12. Citation infrastructure per release

Each minor release ships:

  1. Git tag (v0.X.Y)
  2. GitHub Release with notes drawn from CHANGELOG
  3. Zenodo DOI minted via the GitHub-Zenodo integration
  4. CITATION.cff preferred-citation block updated with the real DOI

Patch releases (doc-only, refactor, etc.) skip the Zenodo step.


13. WebGPU gotchas (carry forward across all projects)

  • initGPU() MUST pass requiredLimits for maxStorageBufferBindingSize and maxBufferSize. The default 128 MiB cap silently truncates large dispatches.
  • atomicAdd works only on u32 — not f32. Use fixed-point encoding (×100 units/eV worked in webgpu-dna) for f32 reductions.
  • No recursion in WGSL. All shaders are single-pass.
  • Uniform buffers must be 16-byte aligned.
  • No subgroup intrinsics in WebGPU 1.0 spec (out for now, in future revisions).

14. Test discipline (non-negotiable)

  • TypeScript strict + noUncheckedIndexedAccess.
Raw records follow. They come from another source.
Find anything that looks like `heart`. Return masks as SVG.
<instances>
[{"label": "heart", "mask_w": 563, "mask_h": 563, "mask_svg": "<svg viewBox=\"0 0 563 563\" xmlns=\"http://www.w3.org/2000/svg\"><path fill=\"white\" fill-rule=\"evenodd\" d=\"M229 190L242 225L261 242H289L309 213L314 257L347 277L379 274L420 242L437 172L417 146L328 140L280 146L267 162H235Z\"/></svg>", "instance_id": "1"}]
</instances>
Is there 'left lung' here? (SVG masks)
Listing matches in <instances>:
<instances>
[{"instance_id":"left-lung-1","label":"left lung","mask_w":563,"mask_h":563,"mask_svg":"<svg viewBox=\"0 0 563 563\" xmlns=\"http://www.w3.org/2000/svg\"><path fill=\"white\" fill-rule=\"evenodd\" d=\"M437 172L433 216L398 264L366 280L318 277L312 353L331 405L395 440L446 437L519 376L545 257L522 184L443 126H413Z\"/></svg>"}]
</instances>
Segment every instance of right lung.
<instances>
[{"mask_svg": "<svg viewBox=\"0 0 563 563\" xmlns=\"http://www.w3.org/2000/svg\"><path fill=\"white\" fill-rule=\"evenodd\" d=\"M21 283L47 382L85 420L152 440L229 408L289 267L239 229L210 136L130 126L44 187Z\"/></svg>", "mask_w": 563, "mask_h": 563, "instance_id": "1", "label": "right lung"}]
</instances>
No exceptions.
  • ESLint clean — 0 errors. Warnings tracked, ideally 0.
  • CI green. Every PR runs unit + e2e + typecheck + lint.
  • Each method has paired test coverage by intent, not by metric:
    • Analytical (FCI / Bethe / Pfeuty / ICRU) where it exists.
    • Peer-package (PySCF / Geant4 / libxc / ITensor) on a fixed cell.
    • Brute-force in a small basis where feasible.
  • Honest negatives (status: "fail" tests) live alongside passes; they don't break CI but they're surfaced in the suite output.

15. Release cadence

  • Minor releases (v0.X.0) for substantive features or scientific findings. Tag + GitHub Release + Zenodo DOI.
  • Patch releases (v0.X.Y) for doc-only, refactor, SVG refresh, narrative updates. Tag + GitHub Release, no DOI.
  • CHANGELOG follows Keep a Changelog format: ### Added / Changed / Fixed / Documented / Honest negatives.
  • CITATION.cff version matches package.json version matches Git tag matches GitHub Release tag, all pinned per release.
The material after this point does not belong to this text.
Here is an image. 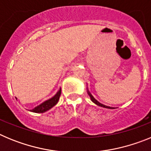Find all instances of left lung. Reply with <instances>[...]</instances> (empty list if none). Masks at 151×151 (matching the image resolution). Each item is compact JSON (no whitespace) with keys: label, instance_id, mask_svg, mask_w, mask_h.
<instances>
[{"label":"left lung","instance_id":"left-lung-1","mask_svg":"<svg viewBox=\"0 0 151 151\" xmlns=\"http://www.w3.org/2000/svg\"><path fill=\"white\" fill-rule=\"evenodd\" d=\"M87 93H88V95H89V97H90L91 101L93 103H94V104H95L96 105H97V106H102V107H104V108H107V109H114V107H110V106H106V105L102 104H101V103H100L99 101H97V100H96L95 98H94V97H93V96H92V94L90 93V91H88V88H87Z\"/></svg>","mask_w":151,"mask_h":151}]
</instances>
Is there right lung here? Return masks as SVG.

On adding a new sibling project

Inherit these 15 principles from day one. Copy this file verbatim into the new repo. Replace project-specific references in sections 1, 6, 7, 8, 10 with the new project's analogs. Cross-link sibling projects in §0 (umbrella thesis).

The discipline is the product.


Last revised: 2026-05-14. Canonical document; siblings are mirrors of this one. Edit either and propagate.